# TEXTO DE APOIO

____________________

DERRADEIROS MOMENTOS
Assim que deixei a sala, entrou o Abílio, que ficou um tempo maior com ele. Havia um recado do Dr. Paulo para que eu fosse até o seu consultório, no prédio ao lado. Queria falar comigo. Convidei o Digão prá ir junto. Eu já imaginava qual seria a conversa. E não errei. Ele foi direto ao assunto. “Tudo o que era possível foi feito. Já foi um milagre ter chegado vivo até aqui, com todo o sangue que perdeu. Lhe administramos sangue e soro, o que lhe deu ainda alguma energia, mas o seu fígado está com as funções praticamente zeradas. Se ele ainda assim se recuperar, gostaria que vocês soubessem que nada mais há por fazer. Ele não suportaria nem uma próxima alcoolização...” Por um momento, ficamos pensativos, ao mesmo tempo em que absorvíamos o que o doutor falava. É interessante como a gente, mesmo sabendo de toda a situação, fica abalado quando ouve a sentença de morte da boca do médico. Tudo o que ele falou a gente já sabia ou imaginava, mas o choque de ouvir dele aconteceu do mesmo jeito. Talvez porque aquelas palavras, vindas do especialista que tratara dele desde o primeiro momento, significavam o fim de qualquer fio de esperança que ainda pudesse restar. Lembro de ter comentado com ele: “Dr. Paulo, a melhor coisa que poderia acontecer com o pai, quando nada mais restar a fazer, seria ele não mais se acordar...tenho certeza que o sofrimento psicológico dele, sentindo que vai morrer, seria muito maior do que qualquer sofrimento físico...”
Retornamos ao outro prédio e nos acomodamos na ante-sala da CTI, onde já estavam a Mili, a mãe, o Nando, o Abílio. O clima não poderia ser pior. Era visível o abatimento de todos. Nem lembro se comentamos com eles sobre as palavras do Dr. Paulo. Não era preciso. Cada um de nós, ao seu modo, sabia que estávamos diante dos últimos momentos do pai. O Abílio ainda comentou conosco que o pai havia sussurrado a ele que”...não querem me operar...” ficando ainda mais claro que ele mantinha uma última esperança de sobreviver em seus agora raros momentos de lucidez.
Já passava das 17 horas e as visitas na CTI estavam encerradas. Nos organizamos para retornar. A Mili e a mãe passariam a noite no hospital e nos manteriam informados sobre a situação. Se o pai melhorasse, iríamos nos organizar para um revezamento, já que não havia onde dormir senão nas poltronas da sala de espera, onde mal caberiam duas pessoas. E assim foi. Voltamos, entre apreensivos e ainda esperançosos de que algum tipo de milagre o mantivesse vivo por mais algum tempo. É assim mesmo que as coisas são. Mesmo na morte iminente, sempre se quer adiar os últimos momentos junto aos nossos entes queridos.

____________________

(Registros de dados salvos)
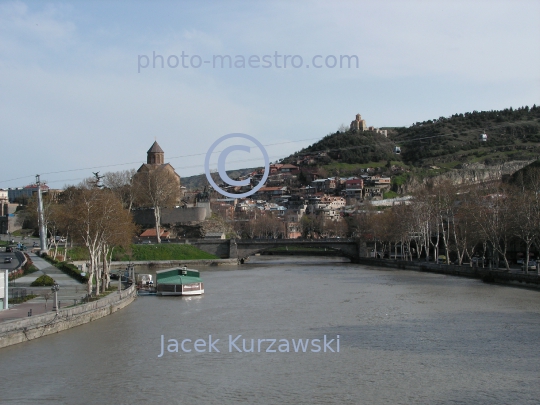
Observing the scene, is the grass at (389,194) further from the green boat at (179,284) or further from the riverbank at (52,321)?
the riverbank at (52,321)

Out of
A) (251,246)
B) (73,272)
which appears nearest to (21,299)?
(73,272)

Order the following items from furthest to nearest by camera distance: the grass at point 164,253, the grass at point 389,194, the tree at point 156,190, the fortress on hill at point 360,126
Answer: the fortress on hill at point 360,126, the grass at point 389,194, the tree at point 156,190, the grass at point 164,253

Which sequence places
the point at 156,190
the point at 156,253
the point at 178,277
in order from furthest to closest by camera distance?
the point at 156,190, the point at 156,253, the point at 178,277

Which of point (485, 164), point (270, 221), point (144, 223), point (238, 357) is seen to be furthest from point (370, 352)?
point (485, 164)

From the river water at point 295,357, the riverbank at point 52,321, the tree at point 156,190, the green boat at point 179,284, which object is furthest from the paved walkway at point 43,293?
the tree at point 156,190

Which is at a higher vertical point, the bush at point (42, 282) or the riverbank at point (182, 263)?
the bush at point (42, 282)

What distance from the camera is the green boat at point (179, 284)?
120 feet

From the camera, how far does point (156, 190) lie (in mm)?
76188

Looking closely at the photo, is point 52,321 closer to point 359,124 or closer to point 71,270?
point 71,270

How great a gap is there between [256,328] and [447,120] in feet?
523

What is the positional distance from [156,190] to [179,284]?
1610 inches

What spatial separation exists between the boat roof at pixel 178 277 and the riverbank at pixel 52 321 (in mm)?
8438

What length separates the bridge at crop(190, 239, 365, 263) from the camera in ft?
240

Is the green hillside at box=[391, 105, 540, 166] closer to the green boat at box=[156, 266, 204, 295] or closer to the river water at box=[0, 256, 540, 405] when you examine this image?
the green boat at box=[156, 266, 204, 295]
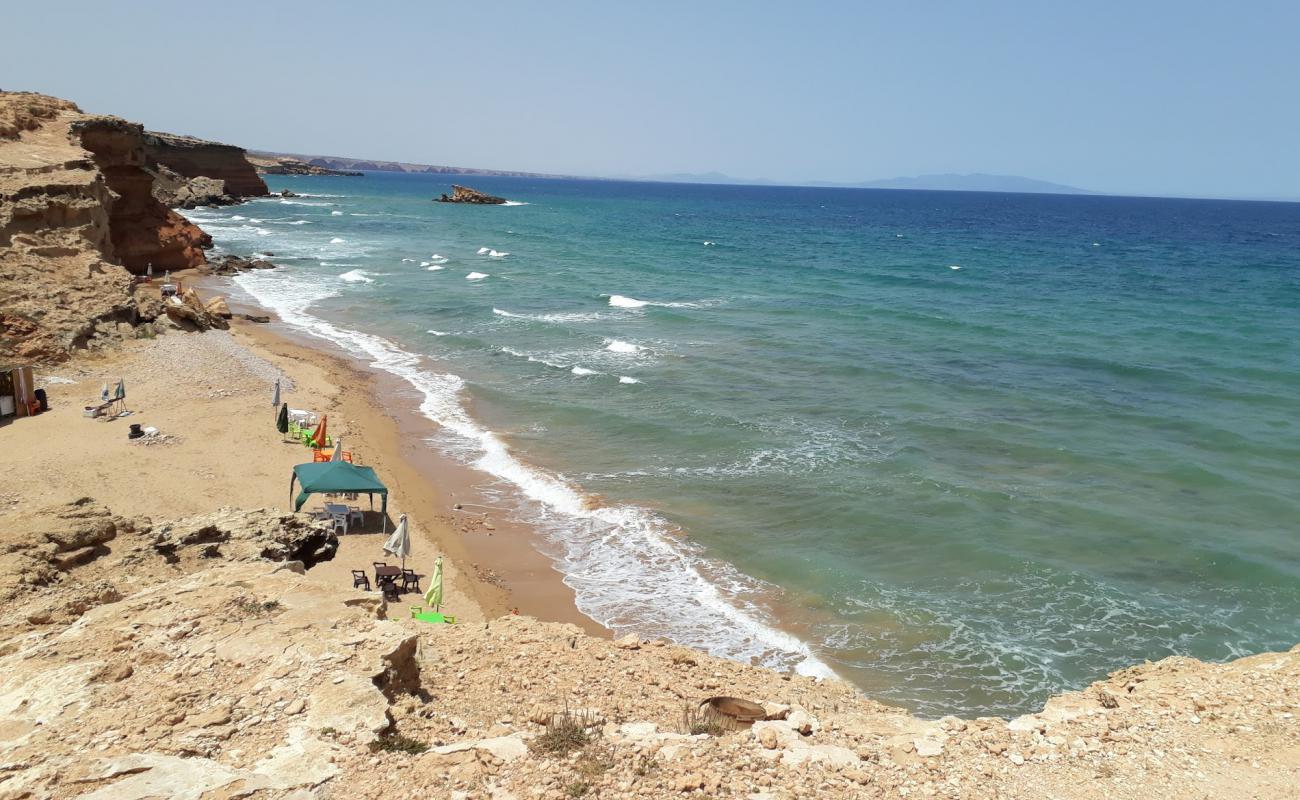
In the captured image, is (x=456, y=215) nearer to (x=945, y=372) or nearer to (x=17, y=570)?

____________________

# INSTRUÇÕES DA TAREFA
Reproduza, do texto sobre os derradeiros momentos do pai, o trecho que começa em "Já passava das" e vai até "nossos entes queridos.", com esta última passagem incluída.

# RESOLUÇÃO
Já passava das 17 horas e as visitas na CTI estavam encerradas. Nos organizamos para retornar. A Mili e a mãe passariam a noite no hospital e nos manteriam informados sobre a situação. Se o pai melhorasse, iríamos nos organizar para um revezamento, já que não havia onde dormir senão nas poltronas da sala de espera, onde mal caberiam duas pessoas. E assim foi. Voltamos, entre apreensivos e ainda esperançosos de que algum tipo de milagre o mantivesse vivo por mais algum tempo. É assim mesmo que as coisas são. Mesmo na morte iminente, sempre se quer adiar os últimos momentos junto aos nossos entes queridos.